Ryan Guina is an entrepreneur and writer. He has worked for Fortune 500 companies and served six years in the USAF. He writes about money management and small business topics at Cash Money Life and military money topics at Military Finance Network. You can follow his twitter feed.
Tax day has finally come and gone, which is a relief to millions of individuals, myself included! The average tax return was over $2,700 and if you were one of those fortunate souls to receive a tax return this year, then you should think twice about dropping it all on a new home theater system. Here are some tips about how you can use your tax return to set yourself up for a better financial year!
1. Pay any overdue bills
Overdue bills are bad for several reasons – mostly because they incur nasty late fees and penalties, and they can also wreak havoc on your credit score. If you are overdue on any bills, use whatever means you have to get current.
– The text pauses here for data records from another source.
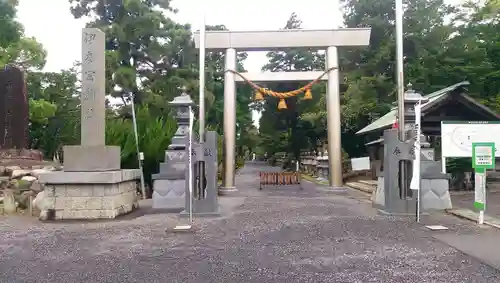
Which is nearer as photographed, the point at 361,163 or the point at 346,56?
the point at 361,163

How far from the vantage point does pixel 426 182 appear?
37.2 feet

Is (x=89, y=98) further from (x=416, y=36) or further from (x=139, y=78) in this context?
(x=416, y=36)

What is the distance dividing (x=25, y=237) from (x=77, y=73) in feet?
85.8

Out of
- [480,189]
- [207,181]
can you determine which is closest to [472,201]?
[480,189]

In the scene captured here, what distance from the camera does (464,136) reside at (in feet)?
39.6

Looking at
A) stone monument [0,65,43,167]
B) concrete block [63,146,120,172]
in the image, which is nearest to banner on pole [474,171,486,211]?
concrete block [63,146,120,172]

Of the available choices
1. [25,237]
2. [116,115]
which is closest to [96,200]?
[25,237]

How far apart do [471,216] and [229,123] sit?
9638mm

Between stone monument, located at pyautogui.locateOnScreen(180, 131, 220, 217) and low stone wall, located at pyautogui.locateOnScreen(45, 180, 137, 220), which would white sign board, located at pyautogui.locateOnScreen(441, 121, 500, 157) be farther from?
low stone wall, located at pyautogui.locateOnScreen(45, 180, 137, 220)

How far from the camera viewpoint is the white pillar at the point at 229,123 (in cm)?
1692

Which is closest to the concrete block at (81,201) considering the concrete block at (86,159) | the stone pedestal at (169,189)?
the concrete block at (86,159)

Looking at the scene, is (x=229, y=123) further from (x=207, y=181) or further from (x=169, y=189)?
(x=207, y=181)

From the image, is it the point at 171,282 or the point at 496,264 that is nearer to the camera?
the point at 171,282

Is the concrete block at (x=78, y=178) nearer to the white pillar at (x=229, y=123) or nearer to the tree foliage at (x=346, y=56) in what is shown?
the white pillar at (x=229, y=123)
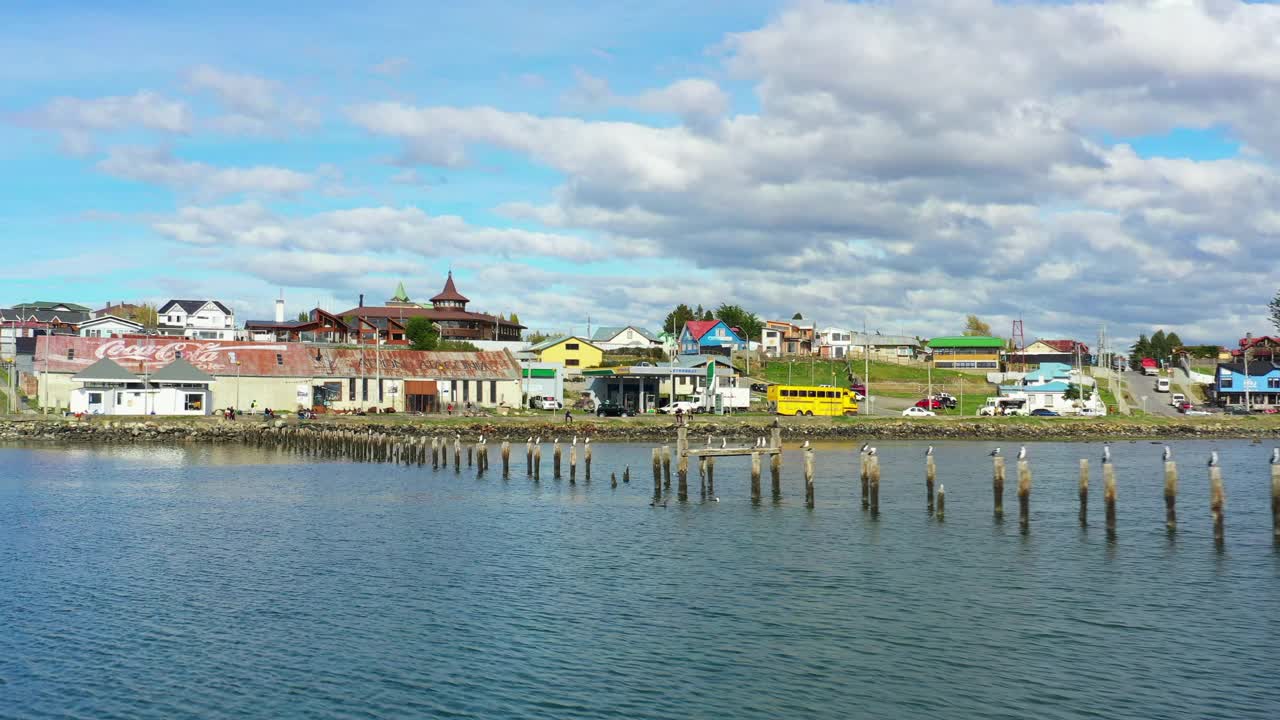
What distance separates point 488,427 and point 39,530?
5026 cm

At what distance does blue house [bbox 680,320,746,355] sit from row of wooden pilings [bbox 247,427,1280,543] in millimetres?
69928

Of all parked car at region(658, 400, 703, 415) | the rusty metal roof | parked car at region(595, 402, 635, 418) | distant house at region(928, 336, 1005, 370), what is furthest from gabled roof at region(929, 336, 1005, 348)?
the rusty metal roof

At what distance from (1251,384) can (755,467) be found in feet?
315

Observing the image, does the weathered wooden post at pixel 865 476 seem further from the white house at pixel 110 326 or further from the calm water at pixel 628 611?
the white house at pixel 110 326

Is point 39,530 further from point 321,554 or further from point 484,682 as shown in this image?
point 484,682

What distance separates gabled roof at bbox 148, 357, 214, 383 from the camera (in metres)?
89.4

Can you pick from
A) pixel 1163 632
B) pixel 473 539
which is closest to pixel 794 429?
pixel 473 539

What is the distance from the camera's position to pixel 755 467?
151ft

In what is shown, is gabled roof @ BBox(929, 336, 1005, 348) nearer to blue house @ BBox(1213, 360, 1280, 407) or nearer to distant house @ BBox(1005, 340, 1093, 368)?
distant house @ BBox(1005, 340, 1093, 368)

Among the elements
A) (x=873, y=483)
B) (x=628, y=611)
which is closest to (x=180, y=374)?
(x=873, y=483)

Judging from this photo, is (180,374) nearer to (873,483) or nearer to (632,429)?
(632,429)

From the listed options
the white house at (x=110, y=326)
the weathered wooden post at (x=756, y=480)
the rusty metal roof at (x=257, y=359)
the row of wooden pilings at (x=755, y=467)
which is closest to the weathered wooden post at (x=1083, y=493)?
the row of wooden pilings at (x=755, y=467)

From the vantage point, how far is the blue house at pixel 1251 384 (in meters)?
120

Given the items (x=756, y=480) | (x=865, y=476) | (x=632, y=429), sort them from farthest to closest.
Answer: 1. (x=632, y=429)
2. (x=756, y=480)
3. (x=865, y=476)
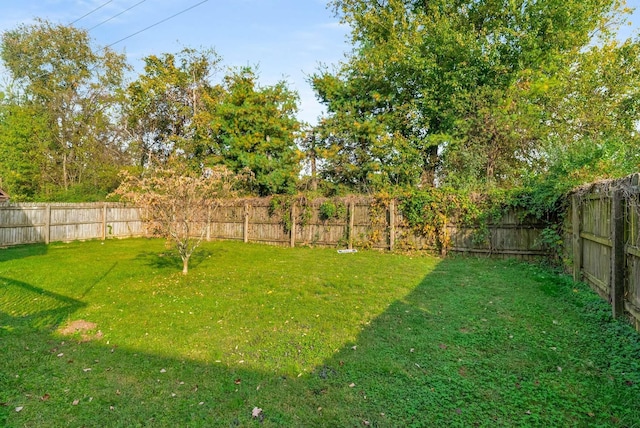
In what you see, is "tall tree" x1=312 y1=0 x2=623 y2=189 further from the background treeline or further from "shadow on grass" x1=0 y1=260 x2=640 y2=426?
"shadow on grass" x1=0 y1=260 x2=640 y2=426

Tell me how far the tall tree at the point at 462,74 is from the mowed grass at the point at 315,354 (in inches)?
334

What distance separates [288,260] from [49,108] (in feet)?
74.3

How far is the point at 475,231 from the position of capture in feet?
32.7

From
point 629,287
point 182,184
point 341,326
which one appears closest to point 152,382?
point 341,326

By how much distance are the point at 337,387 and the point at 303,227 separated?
33.0 feet

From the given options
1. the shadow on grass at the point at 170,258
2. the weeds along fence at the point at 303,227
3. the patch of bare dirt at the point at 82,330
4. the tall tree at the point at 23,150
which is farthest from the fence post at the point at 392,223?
the tall tree at the point at 23,150

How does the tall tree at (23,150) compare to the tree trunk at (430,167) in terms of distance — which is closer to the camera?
the tree trunk at (430,167)

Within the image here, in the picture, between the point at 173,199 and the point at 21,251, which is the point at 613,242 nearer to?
the point at 173,199

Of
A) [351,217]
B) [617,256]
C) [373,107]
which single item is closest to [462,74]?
[373,107]

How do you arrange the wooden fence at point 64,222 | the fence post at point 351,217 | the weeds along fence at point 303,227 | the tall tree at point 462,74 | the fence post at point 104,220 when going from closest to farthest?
the weeds along fence at point 303,227 → the fence post at point 351,217 → the wooden fence at point 64,222 → the tall tree at point 462,74 → the fence post at point 104,220

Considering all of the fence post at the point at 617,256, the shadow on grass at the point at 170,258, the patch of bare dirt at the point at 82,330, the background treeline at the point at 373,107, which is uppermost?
the background treeline at the point at 373,107

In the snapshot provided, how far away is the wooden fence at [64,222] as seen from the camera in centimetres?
1234

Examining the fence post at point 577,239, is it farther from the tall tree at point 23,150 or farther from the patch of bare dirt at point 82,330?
the tall tree at point 23,150

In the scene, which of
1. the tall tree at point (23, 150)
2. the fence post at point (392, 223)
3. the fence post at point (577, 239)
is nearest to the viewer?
the fence post at point (577, 239)
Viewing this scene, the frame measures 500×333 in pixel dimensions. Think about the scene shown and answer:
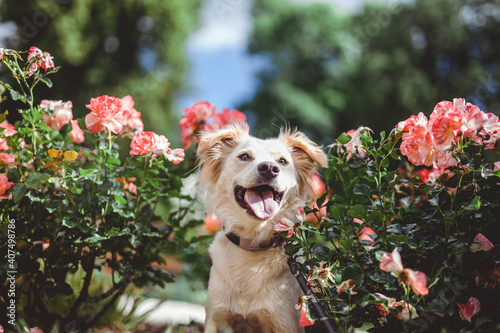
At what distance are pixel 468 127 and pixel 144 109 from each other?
49.2 ft

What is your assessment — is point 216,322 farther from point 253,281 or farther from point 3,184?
point 3,184

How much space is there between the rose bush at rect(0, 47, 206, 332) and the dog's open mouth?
50 centimetres

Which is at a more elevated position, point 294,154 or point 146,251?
point 294,154

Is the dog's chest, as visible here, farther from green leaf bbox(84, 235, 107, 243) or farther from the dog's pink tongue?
green leaf bbox(84, 235, 107, 243)

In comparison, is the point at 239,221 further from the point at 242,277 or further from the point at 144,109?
the point at 144,109

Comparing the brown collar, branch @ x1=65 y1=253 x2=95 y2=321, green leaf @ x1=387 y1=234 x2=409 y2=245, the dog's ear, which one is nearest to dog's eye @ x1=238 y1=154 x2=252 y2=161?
the dog's ear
2. Build your emergency fund
An emergency fund is an important part of any healthy financial plan. You never know what will happen and when, and having an emergency fund can help you avoid going into debt.
If you are just starting your emergency fund and have other debt, then work on building your emergency fund up to $1,000 or $2,000, then work on paying off the rest of your debt. If you have no other debts, other than a mortgage or other low interest debt, then work on building your emergency fund up to 3-6 months of living expenses. That will give you peace of mind and the ability to work on other financial goals.
3. Pay off high interest debt
Being in debt is no fun, and it’s no way to build a financial future. Instead of building wealth for yourself, you are building wealth for someone else. There is no magic bullet to eliminate debt, but there are some effective tips for how to get out of debt.
Start by paying extra money on your high interest loans to reduce the amount of interest you pay the lender each month. The more you pay toward your principal each month, the less interest you will have to pay.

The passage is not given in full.